■ EXTRAIT DU DOCUMENT ■
• • • • • • •

Les troubles psychiatriques font partie de contre-indications à l’usage des traitements à base de cannabis. Cela ne veut pas dire qu’il n’y aura pas, à un moment, une possibilité de l’utiliser pour certains profils de patients. Pour le moment, on est sur une approche très expérimentale. Je pense que c’est un peu prématuré.
Tout savoir sur le cannabis à visée thérapeutique
Comment est fabriqué ce cannabis thérapeutique ?
Pour le moment, le cannabis que l’on va utiliser provient de laboratoires étrangers car, en France, il est interdit de produire du cannabis. Il y a deux formes pour le cannabis : une forme que l’on va utiliser pour l’usage thérapeutique, à base d’huile. Et une forme à base de fleurs séchées. Ce sont des inflorescences qui vont être insérées dans des systèmes de vaporisation.
Comment est composée la plante de cannabis ?
Le cannabis thérapeutique est composé de deux molécules : le CBD et le THC. Le CBD n’est pas un stupéfiant. En revanche, le THC, qui a le plus d’effets thérapeutiques mais aussi le plus d’effets indésirables, est classé dans la catégorie des stupéfiants. Le cannabis thérapeutique, étant donné qu’il comprend les deux molécules, entre donc dans la classe des médicaments stupéfiants. D’où toutes les précautions qui sont prises pour pouvoir le prescrire et l’utiliser.
Le cannabis thérapeutique, en huile à ingérer ou en vaporisateur
Comment le cannabis à usage médical est-il administré ?
Les molécules de THC et de CBD aiment beaucoup le gras. Elles sont lipophiles. Le cannabis thérapeutique se présente donc sous forme d’huile que l’on avale. Le goût est franchement désagréable ! L’effet va durer assez longtemps dans le corps, contrairement aux vaporisations de fleurs séchées. Celles-ci sont davantage utiles pour une bouffée d’angoisse par exemple.

• • • • • • •

■ DONNÉES FOURNIES ■
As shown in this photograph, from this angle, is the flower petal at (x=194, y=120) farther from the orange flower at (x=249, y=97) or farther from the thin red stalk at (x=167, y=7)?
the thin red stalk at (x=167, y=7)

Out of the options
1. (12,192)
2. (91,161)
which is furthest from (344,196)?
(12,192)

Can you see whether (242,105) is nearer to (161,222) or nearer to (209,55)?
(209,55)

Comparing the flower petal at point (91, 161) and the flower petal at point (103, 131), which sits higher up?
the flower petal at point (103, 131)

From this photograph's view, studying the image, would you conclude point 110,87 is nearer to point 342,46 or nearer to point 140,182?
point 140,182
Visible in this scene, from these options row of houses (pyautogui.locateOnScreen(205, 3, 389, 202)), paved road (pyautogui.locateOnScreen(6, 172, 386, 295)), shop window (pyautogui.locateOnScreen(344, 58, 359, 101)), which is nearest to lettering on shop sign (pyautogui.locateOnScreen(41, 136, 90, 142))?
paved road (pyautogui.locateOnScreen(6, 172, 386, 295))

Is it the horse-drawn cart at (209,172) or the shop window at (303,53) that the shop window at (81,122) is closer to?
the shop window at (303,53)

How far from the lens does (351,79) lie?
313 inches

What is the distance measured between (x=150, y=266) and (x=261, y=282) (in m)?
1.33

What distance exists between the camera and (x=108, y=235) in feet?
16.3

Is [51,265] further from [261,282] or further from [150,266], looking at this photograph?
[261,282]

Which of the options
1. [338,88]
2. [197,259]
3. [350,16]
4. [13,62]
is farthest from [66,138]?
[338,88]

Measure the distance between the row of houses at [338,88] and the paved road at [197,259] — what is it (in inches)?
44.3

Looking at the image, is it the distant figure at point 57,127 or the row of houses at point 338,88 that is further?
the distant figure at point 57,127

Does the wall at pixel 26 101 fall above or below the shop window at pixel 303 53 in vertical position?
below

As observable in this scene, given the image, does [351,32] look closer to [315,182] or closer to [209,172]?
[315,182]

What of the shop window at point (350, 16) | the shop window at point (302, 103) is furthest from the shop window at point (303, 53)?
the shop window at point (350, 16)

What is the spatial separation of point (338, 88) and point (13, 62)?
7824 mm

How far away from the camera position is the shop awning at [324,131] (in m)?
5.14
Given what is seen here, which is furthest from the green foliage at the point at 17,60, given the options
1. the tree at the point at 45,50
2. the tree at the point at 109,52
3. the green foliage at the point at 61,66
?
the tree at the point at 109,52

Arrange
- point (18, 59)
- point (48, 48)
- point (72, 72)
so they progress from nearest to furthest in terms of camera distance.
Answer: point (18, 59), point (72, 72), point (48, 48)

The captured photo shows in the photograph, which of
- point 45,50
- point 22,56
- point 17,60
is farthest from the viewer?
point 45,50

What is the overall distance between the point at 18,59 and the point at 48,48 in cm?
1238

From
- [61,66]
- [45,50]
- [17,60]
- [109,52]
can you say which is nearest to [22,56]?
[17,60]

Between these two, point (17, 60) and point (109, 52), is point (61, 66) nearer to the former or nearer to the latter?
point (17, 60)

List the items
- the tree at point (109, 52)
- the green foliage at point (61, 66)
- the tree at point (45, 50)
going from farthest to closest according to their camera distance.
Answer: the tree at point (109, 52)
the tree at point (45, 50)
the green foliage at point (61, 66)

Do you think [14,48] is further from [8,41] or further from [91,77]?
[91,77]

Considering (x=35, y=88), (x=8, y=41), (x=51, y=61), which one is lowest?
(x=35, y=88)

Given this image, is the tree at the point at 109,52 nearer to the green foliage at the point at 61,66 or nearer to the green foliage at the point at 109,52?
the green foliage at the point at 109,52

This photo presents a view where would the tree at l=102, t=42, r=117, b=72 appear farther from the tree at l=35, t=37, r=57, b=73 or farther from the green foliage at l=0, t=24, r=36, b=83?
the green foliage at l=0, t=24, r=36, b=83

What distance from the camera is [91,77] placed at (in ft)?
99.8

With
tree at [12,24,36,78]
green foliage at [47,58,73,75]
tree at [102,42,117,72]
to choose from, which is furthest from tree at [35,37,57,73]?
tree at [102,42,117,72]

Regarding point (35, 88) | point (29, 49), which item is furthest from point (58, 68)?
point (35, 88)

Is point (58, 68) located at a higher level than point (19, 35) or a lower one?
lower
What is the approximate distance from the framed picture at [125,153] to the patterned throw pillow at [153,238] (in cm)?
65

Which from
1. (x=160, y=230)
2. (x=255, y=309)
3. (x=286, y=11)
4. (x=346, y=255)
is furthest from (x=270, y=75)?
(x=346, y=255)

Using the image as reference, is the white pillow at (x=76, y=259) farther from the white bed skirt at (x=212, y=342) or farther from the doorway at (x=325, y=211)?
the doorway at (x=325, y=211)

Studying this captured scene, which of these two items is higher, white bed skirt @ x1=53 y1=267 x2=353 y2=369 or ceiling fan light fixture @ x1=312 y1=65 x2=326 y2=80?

• • • • • • •

■ TÂCHES À RÉALISER ■
1) D'après l'extrait sur le cannabis thérapeutique, pourquoi le cannabis utilisé provient-il de laboratoires étrangers ?
2) Dans l'extrait sur le cannabis thérapeutique, relevez le passage qui commence par les mots contenant « Pour le moment, le » et se termine par « de cannabis ? ».

■ ENSEMBLE DES RÉPONSES ■
1) Parce qu'en France, il est interdit de produire du cannabis.

2)
Pour le moment, le cannabis que l’on va utiliser provient de laboratoires étrangers car, en France, il est interdit de produire du cannabis. Il y a deux formes pour le cannabis : une forme que l’on va utiliser pour l’usage thérapeutique, à base d’huile. Et une forme à base de fleurs séchées. Ce sont des inflorescences qui vont être insérées dans des systèmes de vaporisation.
Comment est composée la plante de cannabis ?